Thanks, will try that tonight! Regarding the security, should I put it on what it previously was - Mixed WPA-PSK+WPA2-PSK?

Also, I chose channel 5 because there are no other routers close by using 5. There is a 6 close by (as can be seen in my Xirrus screenshot). Should I still proceed to change the channel to 6? 

Thanks for all the help Etaf! I really appreciate it!


----------



## etaf

*Re: Wireless Problems - Netgear N150 ADSL2 Router*

Ch 6 it may make a difference 

the channels overlap each other - 
But 1 6 and 11 do not overlap 

5 overlaps 1 and 6 
see diagram below 

put back the same security WPA and WPA2 are good -


----------



## Rusty13

*Re: Wireless Problems - Netgear N150 ADSL2 Router*

Etaf, I did what you said last night & it actually was MUCH better! I couldnt believe the difference! Thank you so much! I'm going to continue observing until the weekend, just in case last night was a one off non-busy time, but it definitely made a difference! 
Thank you!!


----------



## Rusty13

*Re: Wireless Problems - Netgear N150 ADSL2 Router*

Seems fine now !! Thank you so much to all those that helped... Especially Etaf! I'm glad that it turned out to be a simple solution rather than me getting a new router.


----------



## etaf

excellent - :4-cheers: thanks for letting us know


----------



## Rusty13

Hi All,

Sorry to resurrect this thread, but it turns out that the problem has re-appeared recently. My wireless speeds have dropped drastically & I have had to use the cable. I have attached a Xirrus screenshot. Any help would be appreciated. 

Thanks


----------



## etaf

go through the same process of powercycle - remove the security and connect then add the security back on 
also it may be worth changing to wireless channel 1 in the router settings


----------



## Rusty13

Thanks for replying Etaf! I will try that when I get home this evening. Would 1 be the best channel, given the other connections in the neighbourhood? Just wanted to clarify as I don't really understand that "overlapping chart."  
Cheers


----------



## etaf

you can choose any channel you like - or even set to auto and then the unit will decide on the channel - but if there are a lot of channels appear the unit will try and switch channels and can then disconnect 

from the chart if you where on channel 3 - you can see it overlaps with channels 1,2,4,5,6 
so if there are a lot of strong signals on those channels - then you are better off moving to 
7,8,9,10 or 11

in a high volume area it can be difficult to choose the correct channel - and if the other routers are on auto- they will change channels anyway


----------



## Rusty13

In that case would you advise me to put it on auto? The last time this occured switching to channel 6 is what fixed it so the problem was specifically down to the channel. Could this problem be permanently solved by getting a new/better router? 
Thanks


----------



## etaf

> Could this problem be permanently solved by getting a new/better router?

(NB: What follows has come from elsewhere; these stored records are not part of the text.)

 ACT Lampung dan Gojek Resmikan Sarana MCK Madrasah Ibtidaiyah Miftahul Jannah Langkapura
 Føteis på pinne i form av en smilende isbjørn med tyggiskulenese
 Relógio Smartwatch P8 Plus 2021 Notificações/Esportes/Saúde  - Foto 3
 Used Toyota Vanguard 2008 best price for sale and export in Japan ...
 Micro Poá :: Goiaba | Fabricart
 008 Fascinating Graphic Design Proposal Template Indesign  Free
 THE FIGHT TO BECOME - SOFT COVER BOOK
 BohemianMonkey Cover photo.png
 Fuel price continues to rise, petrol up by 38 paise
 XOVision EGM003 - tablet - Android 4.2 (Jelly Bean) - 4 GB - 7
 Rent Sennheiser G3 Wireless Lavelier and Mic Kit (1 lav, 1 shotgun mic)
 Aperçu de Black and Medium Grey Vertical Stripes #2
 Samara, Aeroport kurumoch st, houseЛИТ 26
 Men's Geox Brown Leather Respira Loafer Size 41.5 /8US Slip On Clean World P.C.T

 not really other than using a router which has the 5GHZ range - but all your devices would need to work with that 

i would experiment with different channels , as you say changing to 6 helped last time



> In that case would you advise me to put it on auto?


 you could try that - the only issues i have seen are in a very busy wireless environment - the router can keep changing channels and you get the occasional disconnect 


> The last time this occured switching to channel 6 is what fixed it so the problem was specifically down to the channel.


 due to the number of wireless networks on the channel - you were on 11 and you had quite a few on channel 11 at that time - looking at the old xirrus screen shot
now you have 6 and 9 nearby - so 1 will probably fix again 

see how you get on


----------



## Rusty13

Got it! Thanks Etaf! I'll report back later this evening...


----------